Someone Has Re-Imagined The Simpsons As A Bleak British Sitcom
Someone has reimagined what The Simpsons would be like if it was British.
In short, as comedian Alasdair Beckett-King puts it himself, it would be shorter and a lot more depressing.
A short clip posted to his YouTube channel shows the new and Briticised Homer, Bartholomew and Margery sitting around the table. Upon first glance, the most notable change is how much bleaker and more grey everything looks.
For a start, the family are no longer yellow; a greenish beige would better describe their skin colour.
‘Ah, Bartholomew, out for another day of whimsical japes,’ Homer says as his son walks into the kitchen.
‘Do not have a cow, father,’ Bart replies, as Marge looks on, evidently ignoring the British flag on her plate.
The family appear unphased as a crack in the ceiling is heard, before the head of Winston Churchill falls down and hits the table.
‘The wean’s got the head of yon Winston Churchill,’ Margery says before Homer strangles his son to death. ‘Well Margery, the boy is dead. Eat your flag,’ Homer declares.
In keeping with the dreariness of the clip, the outro is also absent of any theme music. Rather a voice lazily sings ‘The Simptsons’, of course adding in a ‘t’ to mark the British accent.
The clip, which was posted on April 2, has already been viewed more than 200,000 times. One YouTube user described it as a ‘realistic depiction of life in the UK’.
‘I choked on my flag while watching this. Most amusing,’ another commented. A third person praised King for making one of the most depressing cartoons to date.
‘I’m glad you ignored the usual stereotypes that are thrown out on the internet about the UK, and instead focused on how depressingly depressing our cartoons are,’ they said.
King told viewers that if they subscribe to him and support him on crowdfunding site Kofi, he promises not to make any more British Simpsons. ‘This can end today,’ he said.

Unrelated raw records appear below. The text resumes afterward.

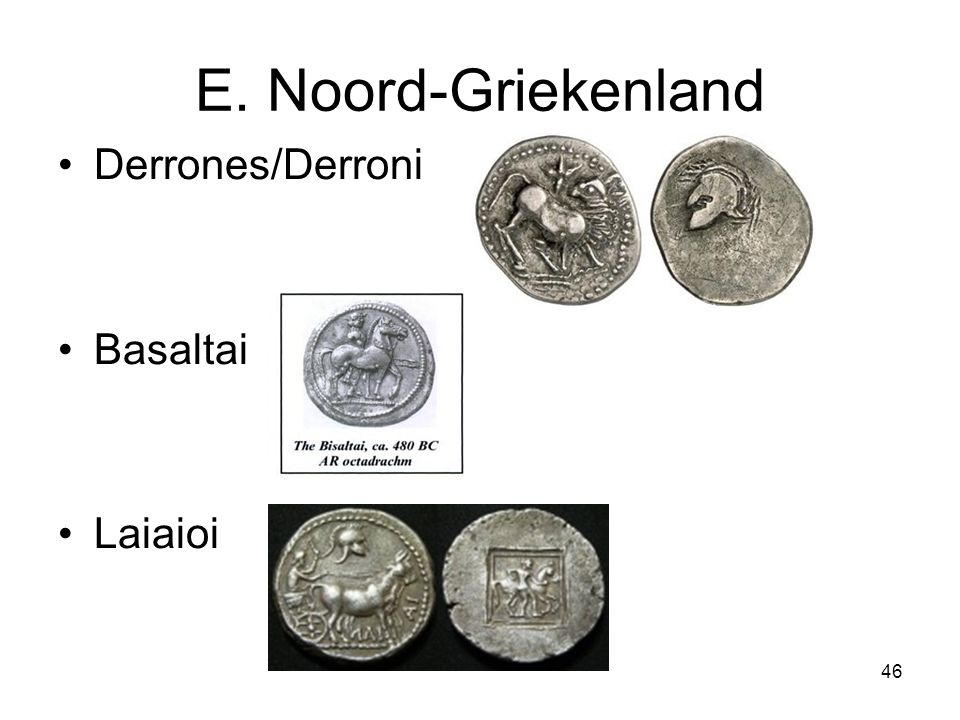 E. Noord-Griekenland Derrones/Derroni Basaltai Laiaioi
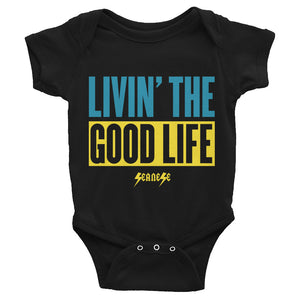 Infant Bodysuit--Livin' The Good Life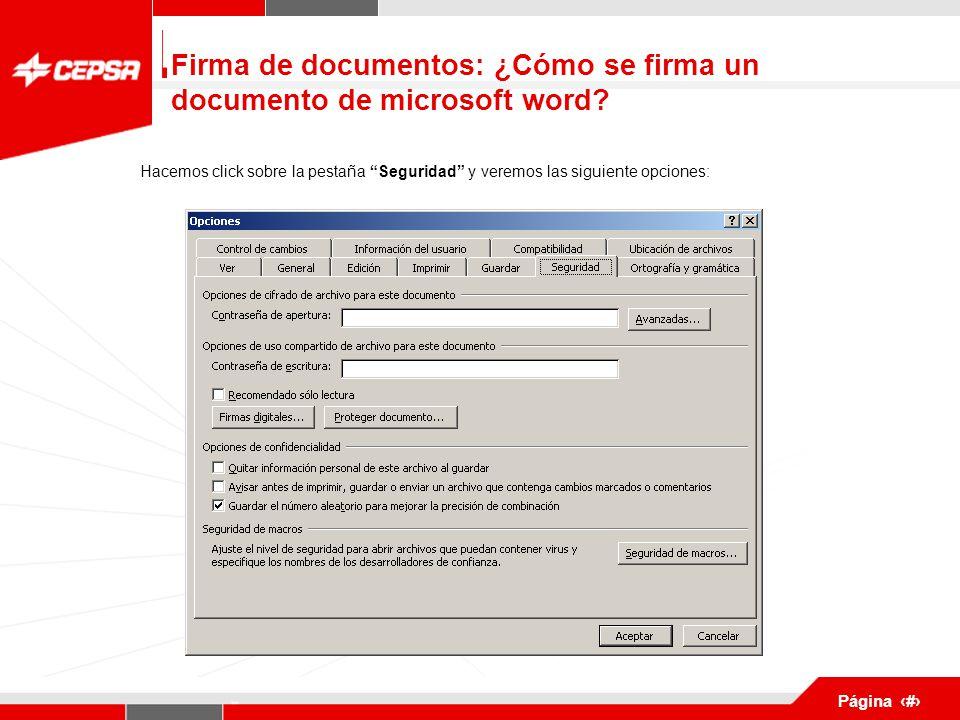 Pagina 1 de 3 Página 8 Hacemos click sobre la pestaña Seguridad y veremos las siguiente opciones: Firma de documentos: ¿Cómo se firma un documento de microsoft word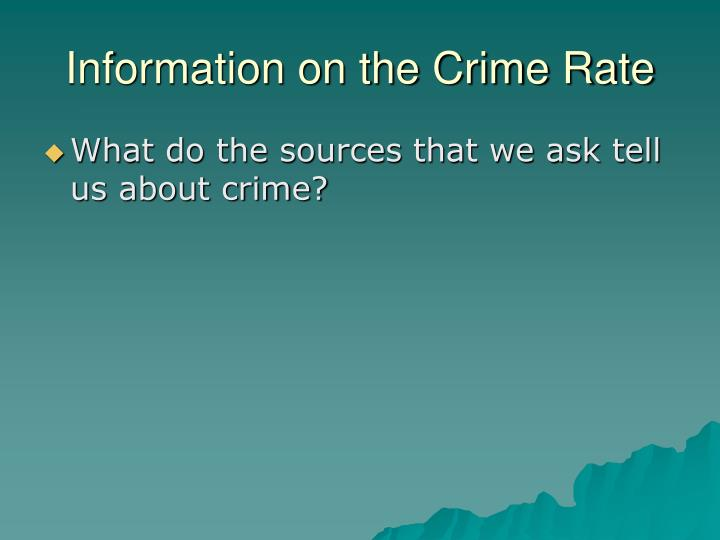 Information on the Crime Rate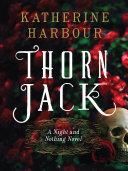 Thorn Jack Malefic Suspense Of A Secret History Thorn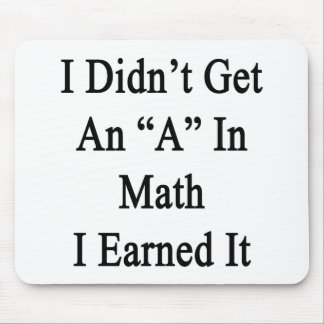 I Didn't Get An A In Math I Earned It Mousepad
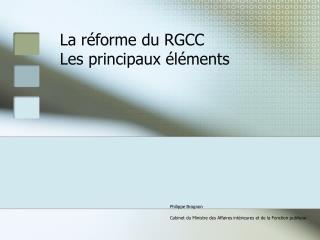La r forme du RGCC Les principaux  l ments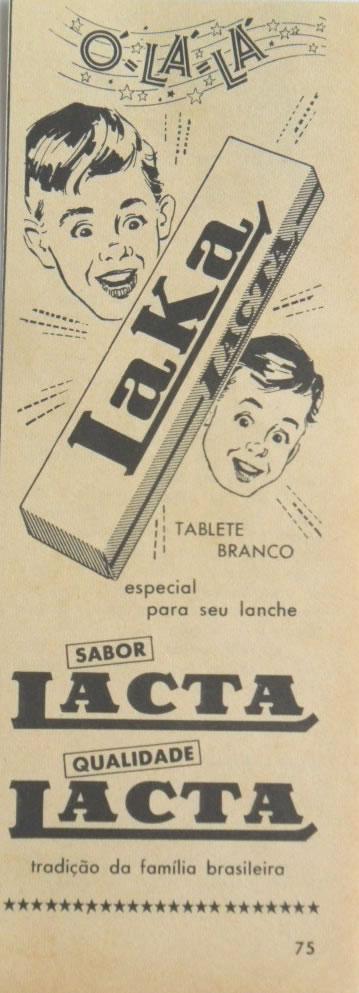 Primeira propaganda do chocolate Laka (Lacta), em 1962.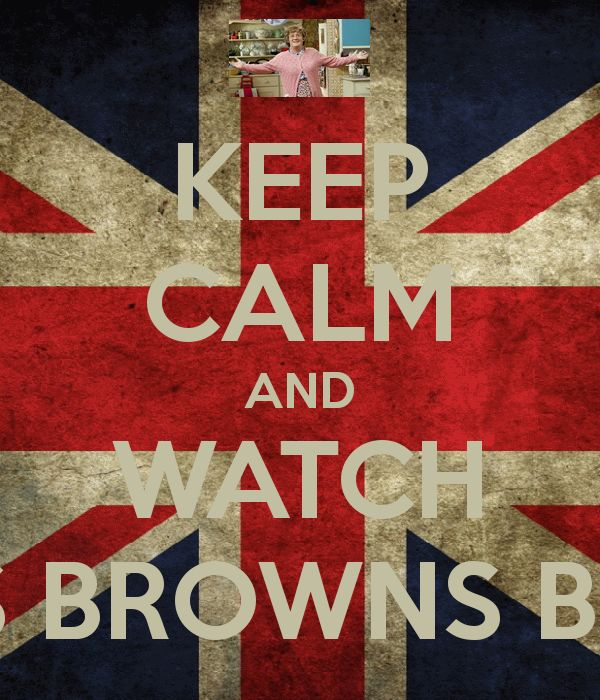 KEEP CALM AND WATCH MRS BROWNS BOYS . . . Funniest show EVER!!!!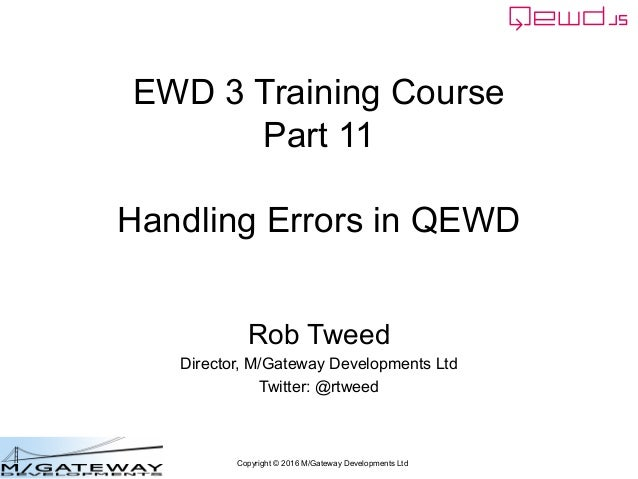 Copyright © 2016 M/Gateway Developments Ltd EWD 3 Training Course Part 11 Handling Errors in QEWD Rob Tweed Director, M/Ga...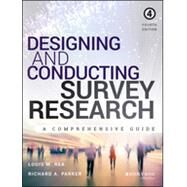 Designing and Conducting Survey Research by Rea, Louis M.; Parker, Richard A., 9781118767030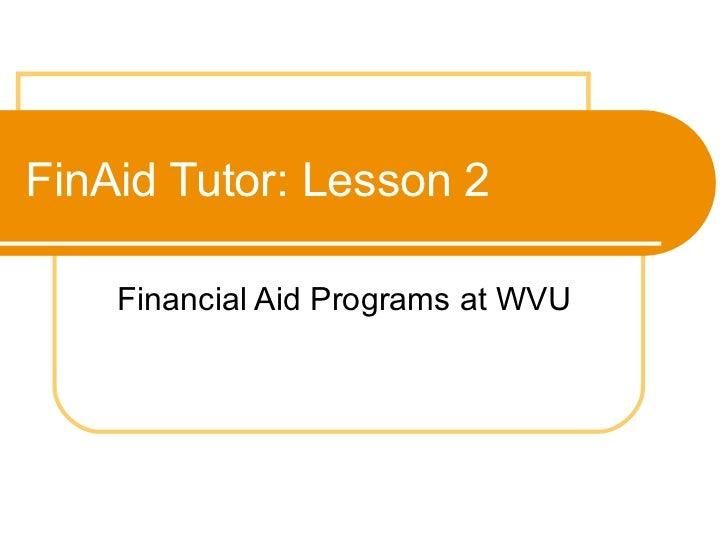 FinAid Tutor: Lesson 2 Financial Aid Programs at WVU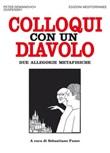 Colloqui con un diavolo. Due allegorie metafisiche Ebook di  Petr D. Uspenskij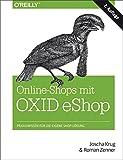 Online-Shops mit OXID-eShop: Praxiswissen für die eigene Shop-Lösung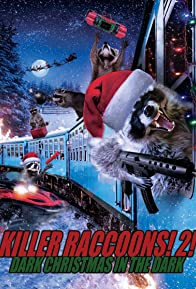 Primary photo for Killer Raccoons! 2! Dark Christmas in the Dark!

One user supposed what a full series of a British version of The Simpsons could look like. ‘Instead of over 600 episodes over 30 years, there would be nine episodes,’ they joked.
Some also suggested improvements and how British counterparts of the show’s other characters might behave.
‘You missed the best part where Mr Burns appears at the window and smirks… ‘splendiferous’,’ one person wrote.
Another said, ‘Homer and Ned haven’t spoken for 15 years after an argument over the bins, today they just toss sh*t in each other’s gardens while trying to film the other tossing sh*t in their garden.’